▸ DOCUMENT:
++++++++

In a post on X, Aalo cofounder and CEO Matt Loszak said the nuclear fuel for the Critical Test Reactor "will be arriving any day now". The company, which was founded in 2023, announced earlier this month that it had signed a fuel fabrication contract with Global Nuclear Fuel - a GE Vernova-led alliance with Hitachi Ltd and affiliate of GE Vernova Hitachi Nuclear Energy - for fuel to power Aalo-X.

Loszak noted that one step remains before the reactor can then be started up: "the final DOE approval to turn the reactor on, which we expect to receive soon".


(Image: Aalo Atomics)

"Today, a completed reactor building stands there - constructed, equipped, and ready for operators to split atoms in the Critical Test Reactor," Aalo said. It added that is "isn't waiting for the deadline" of 4 July to achieve zero-power criticality, adding that it will "go critical in a matter of weeks". 

Aalo said: "Today we unveil the Critical Test Reactor, the first new nuclear reactor at INL in 50 years. Next, our company solves the engineering challenges of extra-modular nuclear reactors. Then, we will construct a massive reactor gigafactory, which will 'productise' the nuclear industry so that we can build reactors in a matter of days. Full-power deployment to customers will happen later this decade. The foundational bricks for that future are now laid."

The other companies selected by the DOE for support under the Nuclear Reactor Pilot Program are: Antares Nuclear Inc; Atomic Alchemy Inc; Deep Fission Inc; Last Energy Inc; Natura Resources LLC; Oklo Inc (selected for two projects); Radiant Industries Inc; Terrestrial Energy Inc; and Valar Atomics Inc.

++++++++

▸ DATA ROWS:
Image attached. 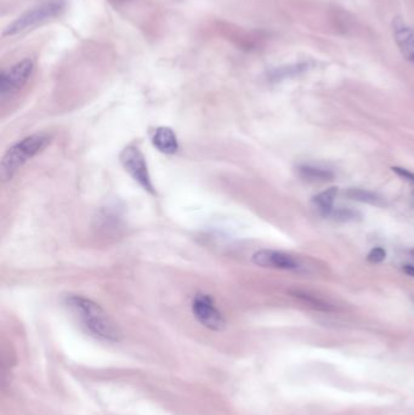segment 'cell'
I'll use <instances>...</instances> for the list:
<instances>
[{
    "mask_svg": "<svg viewBox=\"0 0 414 415\" xmlns=\"http://www.w3.org/2000/svg\"><path fill=\"white\" fill-rule=\"evenodd\" d=\"M67 308L71 310L86 333L95 339L117 342L122 339V331L99 303L80 295L66 298Z\"/></svg>",
    "mask_w": 414,
    "mask_h": 415,
    "instance_id": "6da1fadb",
    "label": "cell"
},
{
    "mask_svg": "<svg viewBox=\"0 0 414 415\" xmlns=\"http://www.w3.org/2000/svg\"><path fill=\"white\" fill-rule=\"evenodd\" d=\"M52 136L47 133H38L27 136L11 146L1 159L0 174L3 181H10L20 169L36 156L42 153L52 144Z\"/></svg>",
    "mask_w": 414,
    "mask_h": 415,
    "instance_id": "7a4b0ae2",
    "label": "cell"
},
{
    "mask_svg": "<svg viewBox=\"0 0 414 415\" xmlns=\"http://www.w3.org/2000/svg\"><path fill=\"white\" fill-rule=\"evenodd\" d=\"M63 9H65L63 0L44 1L42 4L27 10L26 13L15 20L13 24H10L3 32V37L15 36L17 33L24 32L26 29H33L38 24H44L49 20L56 17L61 14Z\"/></svg>",
    "mask_w": 414,
    "mask_h": 415,
    "instance_id": "3957f363",
    "label": "cell"
},
{
    "mask_svg": "<svg viewBox=\"0 0 414 415\" xmlns=\"http://www.w3.org/2000/svg\"><path fill=\"white\" fill-rule=\"evenodd\" d=\"M119 160L124 170L132 176L134 181L137 182L152 196L157 195L155 185L151 179L146 158L142 153L141 149L135 145L127 146L119 154Z\"/></svg>",
    "mask_w": 414,
    "mask_h": 415,
    "instance_id": "277c9868",
    "label": "cell"
},
{
    "mask_svg": "<svg viewBox=\"0 0 414 415\" xmlns=\"http://www.w3.org/2000/svg\"><path fill=\"white\" fill-rule=\"evenodd\" d=\"M34 62L31 59L20 61L0 75V98H11L24 88L33 75Z\"/></svg>",
    "mask_w": 414,
    "mask_h": 415,
    "instance_id": "5b68a950",
    "label": "cell"
},
{
    "mask_svg": "<svg viewBox=\"0 0 414 415\" xmlns=\"http://www.w3.org/2000/svg\"><path fill=\"white\" fill-rule=\"evenodd\" d=\"M193 316L203 326L214 331H220L225 328V318L209 295L197 294L192 300Z\"/></svg>",
    "mask_w": 414,
    "mask_h": 415,
    "instance_id": "8992f818",
    "label": "cell"
},
{
    "mask_svg": "<svg viewBox=\"0 0 414 415\" xmlns=\"http://www.w3.org/2000/svg\"><path fill=\"white\" fill-rule=\"evenodd\" d=\"M252 262L260 267L277 270H298L300 267V260L297 257L271 249H261L254 252Z\"/></svg>",
    "mask_w": 414,
    "mask_h": 415,
    "instance_id": "52a82bcc",
    "label": "cell"
},
{
    "mask_svg": "<svg viewBox=\"0 0 414 415\" xmlns=\"http://www.w3.org/2000/svg\"><path fill=\"white\" fill-rule=\"evenodd\" d=\"M392 33L401 54L414 65V27H411L401 19H395L392 22Z\"/></svg>",
    "mask_w": 414,
    "mask_h": 415,
    "instance_id": "ba28073f",
    "label": "cell"
},
{
    "mask_svg": "<svg viewBox=\"0 0 414 415\" xmlns=\"http://www.w3.org/2000/svg\"><path fill=\"white\" fill-rule=\"evenodd\" d=\"M152 145L160 153L175 154L179 151V140L169 126H160L152 135Z\"/></svg>",
    "mask_w": 414,
    "mask_h": 415,
    "instance_id": "9c48e42d",
    "label": "cell"
},
{
    "mask_svg": "<svg viewBox=\"0 0 414 415\" xmlns=\"http://www.w3.org/2000/svg\"><path fill=\"white\" fill-rule=\"evenodd\" d=\"M338 187H330L328 190L321 192L314 197L312 203L323 216H330V213L333 211V204H335V198L338 196Z\"/></svg>",
    "mask_w": 414,
    "mask_h": 415,
    "instance_id": "30bf717a",
    "label": "cell"
},
{
    "mask_svg": "<svg viewBox=\"0 0 414 415\" xmlns=\"http://www.w3.org/2000/svg\"><path fill=\"white\" fill-rule=\"evenodd\" d=\"M298 175L309 182L330 181L335 178L333 173L328 169L319 168L312 165H300L297 169Z\"/></svg>",
    "mask_w": 414,
    "mask_h": 415,
    "instance_id": "8fae6325",
    "label": "cell"
},
{
    "mask_svg": "<svg viewBox=\"0 0 414 415\" xmlns=\"http://www.w3.org/2000/svg\"><path fill=\"white\" fill-rule=\"evenodd\" d=\"M346 197L353 201L362 202V203H368L372 206H381L383 204V199L381 197L376 196V193L367 191V190H362V188H350L346 191Z\"/></svg>",
    "mask_w": 414,
    "mask_h": 415,
    "instance_id": "7c38bea8",
    "label": "cell"
},
{
    "mask_svg": "<svg viewBox=\"0 0 414 415\" xmlns=\"http://www.w3.org/2000/svg\"><path fill=\"white\" fill-rule=\"evenodd\" d=\"M309 65L307 63H300L297 66H288V67H282V68H278L271 72L270 78L273 80H281L288 77H294V75H300L302 72H305L307 70Z\"/></svg>",
    "mask_w": 414,
    "mask_h": 415,
    "instance_id": "4fadbf2b",
    "label": "cell"
},
{
    "mask_svg": "<svg viewBox=\"0 0 414 415\" xmlns=\"http://www.w3.org/2000/svg\"><path fill=\"white\" fill-rule=\"evenodd\" d=\"M386 252L383 248L378 247L374 248L371 250V252L368 254V262H372V264H381V262L385 260Z\"/></svg>",
    "mask_w": 414,
    "mask_h": 415,
    "instance_id": "5bb4252c",
    "label": "cell"
},
{
    "mask_svg": "<svg viewBox=\"0 0 414 415\" xmlns=\"http://www.w3.org/2000/svg\"><path fill=\"white\" fill-rule=\"evenodd\" d=\"M330 215L337 220H342V221H348V220H353L355 218V213L350 211V210L339 209L333 210Z\"/></svg>",
    "mask_w": 414,
    "mask_h": 415,
    "instance_id": "9a60e30c",
    "label": "cell"
},
{
    "mask_svg": "<svg viewBox=\"0 0 414 415\" xmlns=\"http://www.w3.org/2000/svg\"><path fill=\"white\" fill-rule=\"evenodd\" d=\"M391 169H392V172H394L396 175H399L400 178L404 179L406 181H410L412 182V183H414V174L408 172L407 169L399 168V167H392Z\"/></svg>",
    "mask_w": 414,
    "mask_h": 415,
    "instance_id": "2e32d148",
    "label": "cell"
},
{
    "mask_svg": "<svg viewBox=\"0 0 414 415\" xmlns=\"http://www.w3.org/2000/svg\"><path fill=\"white\" fill-rule=\"evenodd\" d=\"M404 272H405L406 275L411 276V277H414L413 265H405V266H404Z\"/></svg>",
    "mask_w": 414,
    "mask_h": 415,
    "instance_id": "e0dca14e",
    "label": "cell"
},
{
    "mask_svg": "<svg viewBox=\"0 0 414 415\" xmlns=\"http://www.w3.org/2000/svg\"><path fill=\"white\" fill-rule=\"evenodd\" d=\"M117 1H125V0H117Z\"/></svg>",
    "mask_w": 414,
    "mask_h": 415,
    "instance_id": "ac0fdd59",
    "label": "cell"
},
{
    "mask_svg": "<svg viewBox=\"0 0 414 415\" xmlns=\"http://www.w3.org/2000/svg\"><path fill=\"white\" fill-rule=\"evenodd\" d=\"M412 254H413V257H414V249H413V250H412Z\"/></svg>",
    "mask_w": 414,
    "mask_h": 415,
    "instance_id": "d6986e66",
    "label": "cell"
}]
</instances>
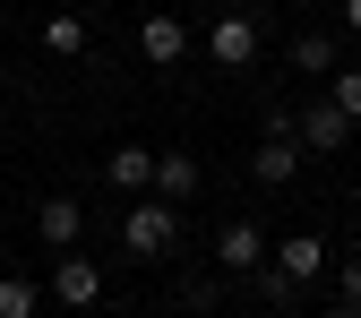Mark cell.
I'll return each mask as SVG.
<instances>
[{"label":"cell","instance_id":"1","mask_svg":"<svg viewBox=\"0 0 361 318\" xmlns=\"http://www.w3.org/2000/svg\"><path fill=\"white\" fill-rule=\"evenodd\" d=\"M172 241H180L172 198H138V207H129V224H121V250L129 258H172Z\"/></svg>","mask_w":361,"mask_h":318},{"label":"cell","instance_id":"2","mask_svg":"<svg viewBox=\"0 0 361 318\" xmlns=\"http://www.w3.org/2000/svg\"><path fill=\"white\" fill-rule=\"evenodd\" d=\"M293 172H301V138H293V129H258V147H250V181H258V190H284Z\"/></svg>","mask_w":361,"mask_h":318},{"label":"cell","instance_id":"3","mask_svg":"<svg viewBox=\"0 0 361 318\" xmlns=\"http://www.w3.org/2000/svg\"><path fill=\"white\" fill-rule=\"evenodd\" d=\"M293 138H301V155H336V147L353 138V121H344V104L327 95V104H310V112H293Z\"/></svg>","mask_w":361,"mask_h":318},{"label":"cell","instance_id":"4","mask_svg":"<svg viewBox=\"0 0 361 318\" xmlns=\"http://www.w3.org/2000/svg\"><path fill=\"white\" fill-rule=\"evenodd\" d=\"M207 61H215V69H250V61H258V18H241V9L215 18V26H207Z\"/></svg>","mask_w":361,"mask_h":318},{"label":"cell","instance_id":"5","mask_svg":"<svg viewBox=\"0 0 361 318\" xmlns=\"http://www.w3.org/2000/svg\"><path fill=\"white\" fill-rule=\"evenodd\" d=\"M267 250H276V241H267V233H258L250 215H233V224L215 233V267H224V276H250V267H258Z\"/></svg>","mask_w":361,"mask_h":318},{"label":"cell","instance_id":"6","mask_svg":"<svg viewBox=\"0 0 361 318\" xmlns=\"http://www.w3.org/2000/svg\"><path fill=\"white\" fill-rule=\"evenodd\" d=\"M52 301H61V310H86V301H104V267L61 250V258H52Z\"/></svg>","mask_w":361,"mask_h":318},{"label":"cell","instance_id":"7","mask_svg":"<svg viewBox=\"0 0 361 318\" xmlns=\"http://www.w3.org/2000/svg\"><path fill=\"white\" fill-rule=\"evenodd\" d=\"M78 233H86V207L78 198H43L35 207V241L43 250H78Z\"/></svg>","mask_w":361,"mask_h":318},{"label":"cell","instance_id":"8","mask_svg":"<svg viewBox=\"0 0 361 318\" xmlns=\"http://www.w3.org/2000/svg\"><path fill=\"white\" fill-rule=\"evenodd\" d=\"M138 52H147V61H155V69H172V61H180V52H190V26H180V18H172V9H155V18H147V26H138Z\"/></svg>","mask_w":361,"mask_h":318},{"label":"cell","instance_id":"9","mask_svg":"<svg viewBox=\"0 0 361 318\" xmlns=\"http://www.w3.org/2000/svg\"><path fill=\"white\" fill-rule=\"evenodd\" d=\"M267 258H276L284 276H301V284H319V276H327V241H319V233H293V241H276Z\"/></svg>","mask_w":361,"mask_h":318},{"label":"cell","instance_id":"10","mask_svg":"<svg viewBox=\"0 0 361 318\" xmlns=\"http://www.w3.org/2000/svg\"><path fill=\"white\" fill-rule=\"evenodd\" d=\"M301 293H310V284L284 276L276 258H258V267H250V301H267V310H301Z\"/></svg>","mask_w":361,"mask_h":318},{"label":"cell","instance_id":"11","mask_svg":"<svg viewBox=\"0 0 361 318\" xmlns=\"http://www.w3.org/2000/svg\"><path fill=\"white\" fill-rule=\"evenodd\" d=\"M190 190H198V155H180V147L155 155V198H190Z\"/></svg>","mask_w":361,"mask_h":318},{"label":"cell","instance_id":"12","mask_svg":"<svg viewBox=\"0 0 361 318\" xmlns=\"http://www.w3.org/2000/svg\"><path fill=\"white\" fill-rule=\"evenodd\" d=\"M336 61H344V52H336V35H293V69H301V78H327Z\"/></svg>","mask_w":361,"mask_h":318},{"label":"cell","instance_id":"13","mask_svg":"<svg viewBox=\"0 0 361 318\" xmlns=\"http://www.w3.org/2000/svg\"><path fill=\"white\" fill-rule=\"evenodd\" d=\"M112 190H155V155L147 147H112Z\"/></svg>","mask_w":361,"mask_h":318},{"label":"cell","instance_id":"14","mask_svg":"<svg viewBox=\"0 0 361 318\" xmlns=\"http://www.w3.org/2000/svg\"><path fill=\"white\" fill-rule=\"evenodd\" d=\"M43 52H61V61H78V52H86V18L52 9V18H43Z\"/></svg>","mask_w":361,"mask_h":318},{"label":"cell","instance_id":"15","mask_svg":"<svg viewBox=\"0 0 361 318\" xmlns=\"http://www.w3.org/2000/svg\"><path fill=\"white\" fill-rule=\"evenodd\" d=\"M43 310V284H26V276H0V318H35Z\"/></svg>","mask_w":361,"mask_h":318},{"label":"cell","instance_id":"16","mask_svg":"<svg viewBox=\"0 0 361 318\" xmlns=\"http://www.w3.org/2000/svg\"><path fill=\"white\" fill-rule=\"evenodd\" d=\"M327 95H336V104H344V121L361 129V69H353V61H336V69H327Z\"/></svg>","mask_w":361,"mask_h":318},{"label":"cell","instance_id":"17","mask_svg":"<svg viewBox=\"0 0 361 318\" xmlns=\"http://www.w3.org/2000/svg\"><path fill=\"white\" fill-rule=\"evenodd\" d=\"M336 301H344V310H361V258H344V267H336Z\"/></svg>","mask_w":361,"mask_h":318},{"label":"cell","instance_id":"18","mask_svg":"<svg viewBox=\"0 0 361 318\" xmlns=\"http://www.w3.org/2000/svg\"><path fill=\"white\" fill-rule=\"evenodd\" d=\"M344 26H353V35H361V0H344Z\"/></svg>","mask_w":361,"mask_h":318},{"label":"cell","instance_id":"19","mask_svg":"<svg viewBox=\"0 0 361 318\" xmlns=\"http://www.w3.org/2000/svg\"><path fill=\"white\" fill-rule=\"evenodd\" d=\"M353 198H361V172H353Z\"/></svg>","mask_w":361,"mask_h":318},{"label":"cell","instance_id":"20","mask_svg":"<svg viewBox=\"0 0 361 318\" xmlns=\"http://www.w3.org/2000/svg\"><path fill=\"white\" fill-rule=\"evenodd\" d=\"M0 78H9V69H0Z\"/></svg>","mask_w":361,"mask_h":318}]
</instances>
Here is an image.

++++++++

▸ DIRECTION:
Please write out the part of the Aalo reactor text from "The other companies" to "Valar Atomics Inc.", word for word.

▸ RESPONSE TO THE EXERCISE:
The other companies selected by the DOE for support under the Nuclear Reactor Pilot Program are: Antares Nuclear Inc; Atomic Alchemy Inc; Deep Fission Inc; Last Energy Inc; Natura Resources LLC; Oklo Inc (selected for two projects); Radiant Industries Inc; Terrestrial Energy Inc; and Valar Atomics Inc.